The Bhutan Olympic Committee was recognized by the International Olympic Committee on 23 November 1983, after being founded earlier that year by former Foreign Minister Lyonpo Dawa Tsering. To get official recognition, Bhutan needed five national sports federations, which they achieved.

Bhutanese Olympians have mostly competed in archery; however, the country has also taken part in events such as shooting, swimming, judo, and athletics. As of 2025, Bhutan has yet to win an Olympic medal. They sent their largest delegation of six archers to the 1984 Games. Their best results were in 2004, when Tashi Peljor and Tshering Choden both reached the round of 32 in men's and women's archery, respectively.

== History ==
The National Sports Association of Bhutan (NSAB) was established in 1972 and was the precursor of the Bhutan Olympic Committee (BOC). The BOC was recognized by the International Olympic Committee (IOC) on 23 November 1983, (Note: Olympedia states it was given recognition by the IOC in April 1984.) after being founded in February of that year by the former Foreign Minister of Bhutan, Lyonpo Dawa Tsering. As of 2024, the BOC has affiliations with 16 national sports federations. In addition to the IOC, the BOC is also part of the five other international sports bodies: the Association of National Olympic Committees, the Olympic Council of Asia, the South Asia Olympic Council, the Asia-Pacific Oceana Sports Assembly, and the Far East and South Pacific Games Federation for the Disabled.

== Olympic overview ==

=== 1984 Summer Olympics ===

Bhutan sent a delegation to compete at the 1984 Summer Olympics in Los Angeles (LA), United States which took place from July 28 to August 12, 1984. It was the nation's debut appearance at the Summer Olympics. The delegation consisted of six athletes competing in archery. Thinley Dorji served as the team's flagbearer in the opening ceremony. Overall, the best result was Sonam Chuki, coming in 43rd, and the worst was Lhendup Tshering, coming 60th.

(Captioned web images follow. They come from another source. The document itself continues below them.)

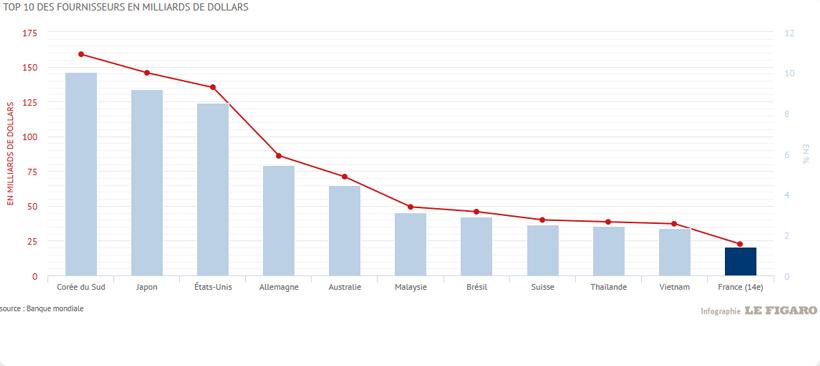 graphique en colonnes indiquant les principaux fournisseurs de la chine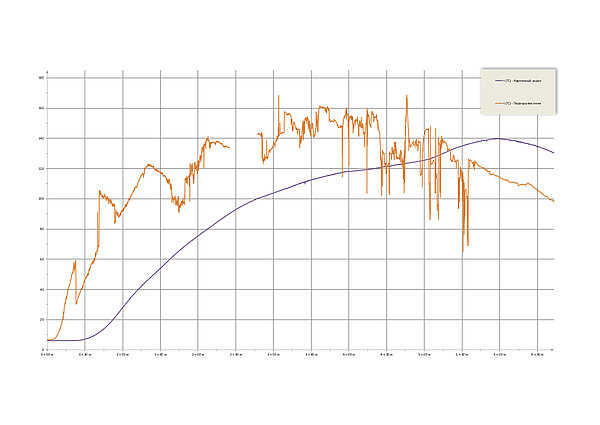 Динамика прогрева банной печи Сочи М2 | Динамика прогрева банной печи Сочи М2 | динамика прогрева кирпича в банной печи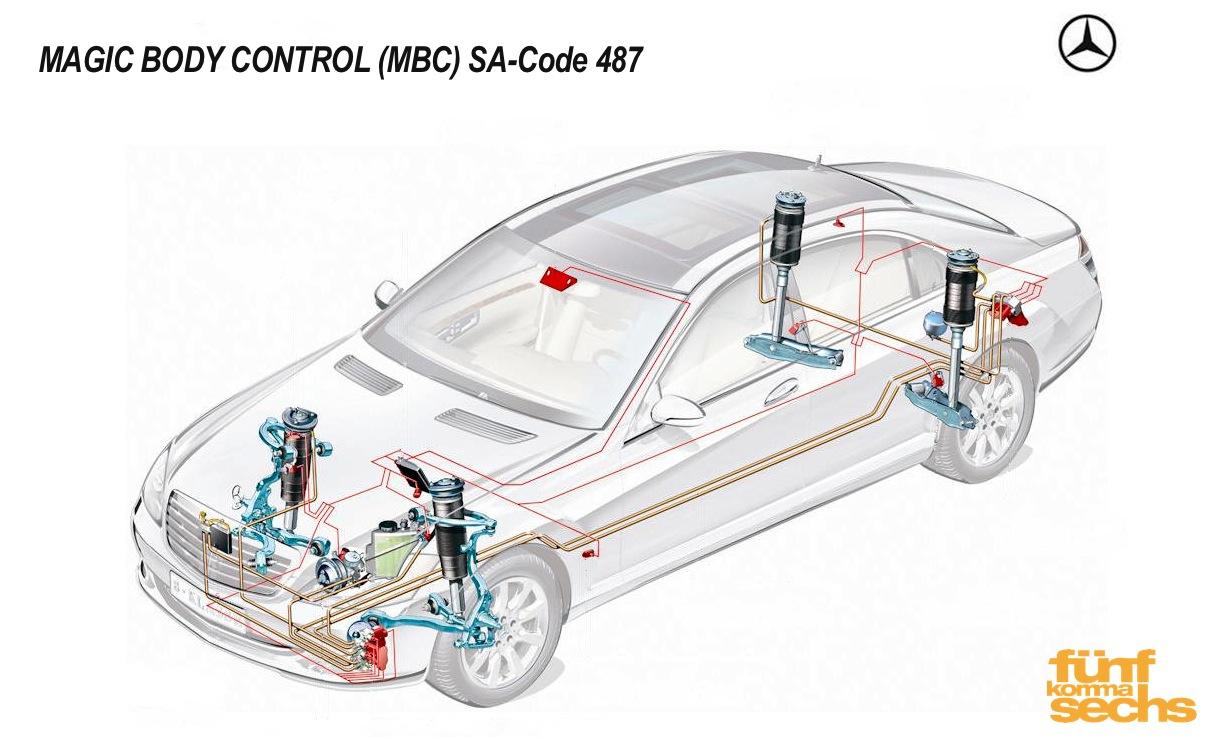 Atemberaubend Auto Generator Schema Fotos - Elektrische Schaltplan ...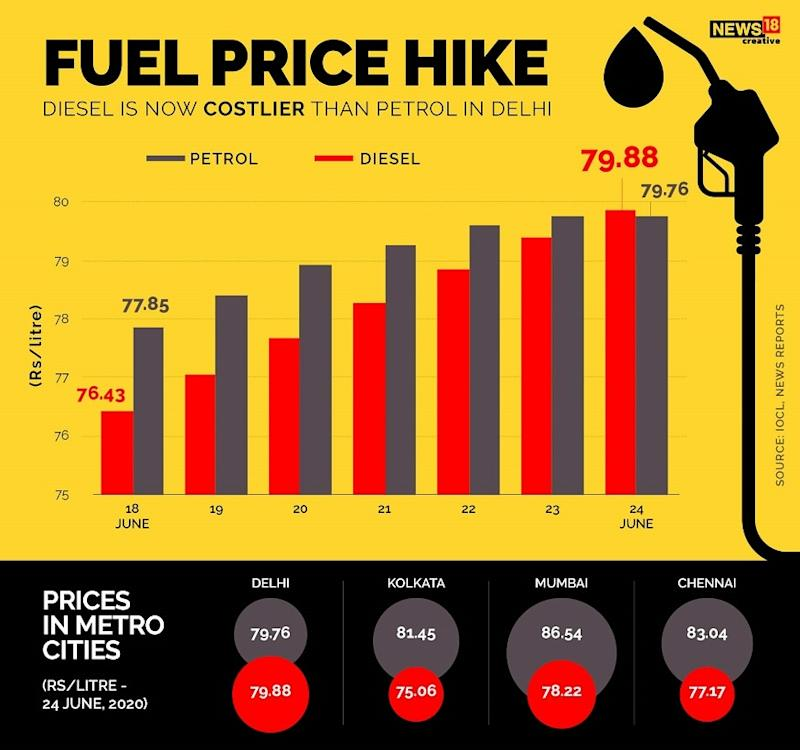 Fuel price hike june 2020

=== 1988 Summer Olympics ===

Bhutan sent three people to compete at the 1988 Summer Olympics in Seoul, South Korea which took place from 17 September to 2 October 1988. It was the nation's second consecutive appearance at the Summer Olympics. The delegation consisted of all archers. Pema Tshering served as the team's flagbearer in the opening ceremony. None of the Bhutanese archers advanced past the ranking round, both as teams and individuals. As individuals, their best placement was 73rd and the lowest was 80th. As a team, their placement was 22nd.

=== 1992 Summer Olympics ===

Bhutan sent a delegation of six to compete at the 1992 Summer Olympics in Barcelona, Spain which took place from 25 July to 9 August 1992. It was the nation's third consecutive appearance at the Summer Olympics. The whole delegation consisted of archers. Jubzhang Jubzhang served as the team's flagbearer in the opening ceremony. None of the Bhutanese archers advanced past the ranking round, both as teams and individuals. The Bhutanese women's team was the only team to not advance to the Round of 16 in their event.

=== 1996 Summer Olympics ===

Bhutan's delegation sent to compete at the 1996 Summer Olympics in Atlanta, United States which took place from 19 July to 4 August 1996. It was the nation's fourth consecutive appearance at the Summer Olympics. The delegation consisted of two athletes competing in archery. Jubzhang again served as the team's flagbearer in the opening ceremony. None of the Bhutanese archers advanced past the Round of 64, with both of them being defeated by Ukrainians.

=== 2000 Summer Olympics ===

Bhutan competed at the 2000 Summer Olympics in Sydney, Australia which took place from 15 September to 1 October 2000. It was the nation's fifth consecutive appearance at the Summer Olympics. The delegation consisted of two athletes competing in one sport: Jubzhang and Tshering Choden in archery. Jubzhang was yet again chosen as the flag bearer for the opening ceremony. Neither of the archers advanced past the Round of 64.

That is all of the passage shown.